**Objectives**
[1] Decide whether each statement agrees with the forum thread. Answer yes or no and quote the deciding words. (a) HoTat2 mentions a Sonora model that can support both of the DVR's tuners. (b) The method that finally worked for likegadgets was forcing a firmware update. (c) HoTat2 had owned R16s before.
[2] Copy the passage of the forum thread from "Not sure about" to "the DVR's tuners.", swapping "purchase" for "buy".

# R16-300 change LNB to stacked, how?



## likegadgets (Dec 29, 2005)

I need to changed the LNB type to stacked on a R16-300. 

I tried everything I found searching the forums, Including:

1) Depressing the active and right arrow buttons simultaneously
2) Forcing a firmware update with red button restart and 0 2 4 6 8

Any one knows how to do this. Perhaps getting to the R16 back to set language screen? (can't do that either)

Thanks


----------



## HoTat2 (Nov 16, 2005)

likegadgets said:


> I need to changed the LNB type to stacked on a R16-300.
> 
> I tried everything I found searching the forums, Including:
> 
> ...


Not sure about how to get back to the "set language" screen, but to the other issue the R16 does not have an internal de-stacker like the R-15. If stacking is a must then you're going to need to purchase an external one such as two of the single tuner Sonora D575 (one for each DVR tuner), Or one of their D575D duel de-stackers to support both of the DVR's tuners.

http://sonorastore.com/stde.html


----------



## likegadgets (Dec 29, 2005)

Thanks for the reply. As it turns out, my R16 does have internal destacking.
The trick was that I had to press active and right arrow buttons simultaneously at the setup screen and by simultaneously I mean exactly at the same time.


----------



## HoTat2 (Nov 16, 2005)

likegadgets said:


> Thanks for the reply. As it turns out, my R16 does have internal destacking.
> The trick was that I had to press active and right arrow buttons simultaneously at the setup screen and by simultaneously I mean exactly at the same time.


Hey, glad to hear it;

And surprised to hear the R16 actually has an internal de-stacker like the R15. While I've had R16s before, I've never needed the frequency de-stacking feature on them so I had to run a forum search on the issue and quickly hit upon ones from he, whom for his own special reasons, has great expertise on these SD-DVRs, "ThomasM,"  , back in 2009 and '10
posted that the R16 had no such capability and I simply went with that answer.

http://www.dbstalk.com/showthread.php?p=2568833#post2568833

http://www.dbstalk.com/showthread.php?p=2237314#post2237314


----------

**Information supplied**
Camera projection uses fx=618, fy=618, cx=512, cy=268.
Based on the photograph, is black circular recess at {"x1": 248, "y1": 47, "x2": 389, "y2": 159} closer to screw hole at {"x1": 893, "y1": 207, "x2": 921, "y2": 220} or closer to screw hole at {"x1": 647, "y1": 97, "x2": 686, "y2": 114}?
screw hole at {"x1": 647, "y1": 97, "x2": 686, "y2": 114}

**Results for each task**
[1]
(a) Yes: "Or one of their D575D duel de-stackers to support both of the DVR's tuners."
(b) No: "The trick was that I had to press active and right arrow buttons simultaneously at the setup screen"
(c) Yes: "While I've had R16s before"

[2]
Not sure about how to get back to the "set language" screen, but to the other issue the R16 does not have an internal de-stacker like the R-15. If stacking is a must then you're going to need to buy an external one such as two of the single tuner Sonora D575 (one for each DVR tuner), Or one of their D575D duel de-stackers to support both of the DVR's tuners.